Some records

☆ ☆ ☆ ☆ ☆ ☆ ☆

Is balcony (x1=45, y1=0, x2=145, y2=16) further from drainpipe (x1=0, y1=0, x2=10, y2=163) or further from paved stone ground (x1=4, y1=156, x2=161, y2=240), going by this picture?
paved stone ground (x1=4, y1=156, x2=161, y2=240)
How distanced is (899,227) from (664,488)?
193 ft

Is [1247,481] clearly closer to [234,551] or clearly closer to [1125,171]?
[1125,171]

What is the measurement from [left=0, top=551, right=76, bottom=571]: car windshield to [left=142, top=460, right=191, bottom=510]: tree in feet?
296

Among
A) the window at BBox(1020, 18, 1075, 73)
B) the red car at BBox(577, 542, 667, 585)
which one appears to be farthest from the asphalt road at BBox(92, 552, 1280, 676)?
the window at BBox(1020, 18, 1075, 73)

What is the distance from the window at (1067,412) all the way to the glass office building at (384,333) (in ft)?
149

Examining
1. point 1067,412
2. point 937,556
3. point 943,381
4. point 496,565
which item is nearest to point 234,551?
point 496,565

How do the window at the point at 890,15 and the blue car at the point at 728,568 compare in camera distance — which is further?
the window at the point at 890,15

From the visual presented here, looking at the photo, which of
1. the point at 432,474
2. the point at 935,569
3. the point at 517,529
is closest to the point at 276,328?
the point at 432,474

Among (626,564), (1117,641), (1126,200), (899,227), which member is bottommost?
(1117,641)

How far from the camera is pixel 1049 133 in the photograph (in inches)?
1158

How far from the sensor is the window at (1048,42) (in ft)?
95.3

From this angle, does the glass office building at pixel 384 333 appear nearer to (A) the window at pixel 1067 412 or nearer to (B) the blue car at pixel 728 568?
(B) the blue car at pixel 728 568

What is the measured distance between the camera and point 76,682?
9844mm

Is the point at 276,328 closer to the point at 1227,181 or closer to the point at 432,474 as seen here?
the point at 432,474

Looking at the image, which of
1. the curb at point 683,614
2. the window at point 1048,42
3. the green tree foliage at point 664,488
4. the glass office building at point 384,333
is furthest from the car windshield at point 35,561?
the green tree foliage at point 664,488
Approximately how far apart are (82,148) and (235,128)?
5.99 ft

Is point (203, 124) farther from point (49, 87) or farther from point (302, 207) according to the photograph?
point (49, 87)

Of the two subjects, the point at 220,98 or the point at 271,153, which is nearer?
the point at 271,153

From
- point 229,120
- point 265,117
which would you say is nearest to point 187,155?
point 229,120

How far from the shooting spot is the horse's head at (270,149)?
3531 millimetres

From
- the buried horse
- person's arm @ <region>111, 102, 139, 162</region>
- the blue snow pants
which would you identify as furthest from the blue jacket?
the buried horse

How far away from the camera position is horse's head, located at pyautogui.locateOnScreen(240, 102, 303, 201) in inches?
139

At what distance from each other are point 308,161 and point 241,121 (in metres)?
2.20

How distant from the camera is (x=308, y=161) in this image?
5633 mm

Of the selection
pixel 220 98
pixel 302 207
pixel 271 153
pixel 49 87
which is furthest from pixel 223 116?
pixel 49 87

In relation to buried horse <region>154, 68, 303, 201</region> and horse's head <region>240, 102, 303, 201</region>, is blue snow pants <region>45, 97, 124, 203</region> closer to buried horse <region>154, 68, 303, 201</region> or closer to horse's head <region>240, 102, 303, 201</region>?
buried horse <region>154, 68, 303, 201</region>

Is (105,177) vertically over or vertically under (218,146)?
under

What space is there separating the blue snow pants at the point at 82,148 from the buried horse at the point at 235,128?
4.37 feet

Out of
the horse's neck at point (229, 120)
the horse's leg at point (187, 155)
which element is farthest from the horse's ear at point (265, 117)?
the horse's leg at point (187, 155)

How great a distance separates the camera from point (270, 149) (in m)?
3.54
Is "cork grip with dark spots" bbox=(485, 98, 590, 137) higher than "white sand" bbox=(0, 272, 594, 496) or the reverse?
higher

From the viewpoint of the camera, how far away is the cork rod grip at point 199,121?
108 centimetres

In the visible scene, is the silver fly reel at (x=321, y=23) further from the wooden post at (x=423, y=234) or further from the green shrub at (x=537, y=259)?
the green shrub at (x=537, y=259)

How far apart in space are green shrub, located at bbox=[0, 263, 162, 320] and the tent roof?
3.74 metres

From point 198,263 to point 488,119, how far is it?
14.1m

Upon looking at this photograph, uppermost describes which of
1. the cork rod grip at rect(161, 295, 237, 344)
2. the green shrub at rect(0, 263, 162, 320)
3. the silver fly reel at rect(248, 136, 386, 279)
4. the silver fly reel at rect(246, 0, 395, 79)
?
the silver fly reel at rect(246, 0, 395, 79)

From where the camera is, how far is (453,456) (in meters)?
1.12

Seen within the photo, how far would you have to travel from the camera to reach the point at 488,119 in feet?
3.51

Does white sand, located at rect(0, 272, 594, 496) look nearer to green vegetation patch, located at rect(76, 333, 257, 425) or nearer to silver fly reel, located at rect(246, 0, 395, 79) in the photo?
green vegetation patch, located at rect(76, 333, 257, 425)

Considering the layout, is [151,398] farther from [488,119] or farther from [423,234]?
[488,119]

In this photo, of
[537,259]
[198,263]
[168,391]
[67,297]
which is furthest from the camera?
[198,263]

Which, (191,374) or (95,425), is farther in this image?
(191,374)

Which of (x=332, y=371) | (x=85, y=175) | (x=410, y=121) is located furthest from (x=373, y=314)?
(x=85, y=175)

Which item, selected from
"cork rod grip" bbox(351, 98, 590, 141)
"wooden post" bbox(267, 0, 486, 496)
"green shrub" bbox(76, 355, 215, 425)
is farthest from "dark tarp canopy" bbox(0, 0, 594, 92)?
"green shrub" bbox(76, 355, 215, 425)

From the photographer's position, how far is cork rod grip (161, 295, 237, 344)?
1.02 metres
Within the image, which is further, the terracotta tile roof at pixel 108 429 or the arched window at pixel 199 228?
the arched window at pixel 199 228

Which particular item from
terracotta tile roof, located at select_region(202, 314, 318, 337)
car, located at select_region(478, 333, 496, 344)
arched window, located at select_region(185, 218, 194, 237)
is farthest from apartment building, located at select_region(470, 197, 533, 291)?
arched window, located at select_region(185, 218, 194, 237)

☆ ☆ ☆ ☆ ☆ ☆ ☆

WHAT THE TASK ASKS:
Count the lines in the items above that contain the string "arched", treating uppercase and lowercase as different. Give only the number.

RESULT OF THIS EXERCISE:
4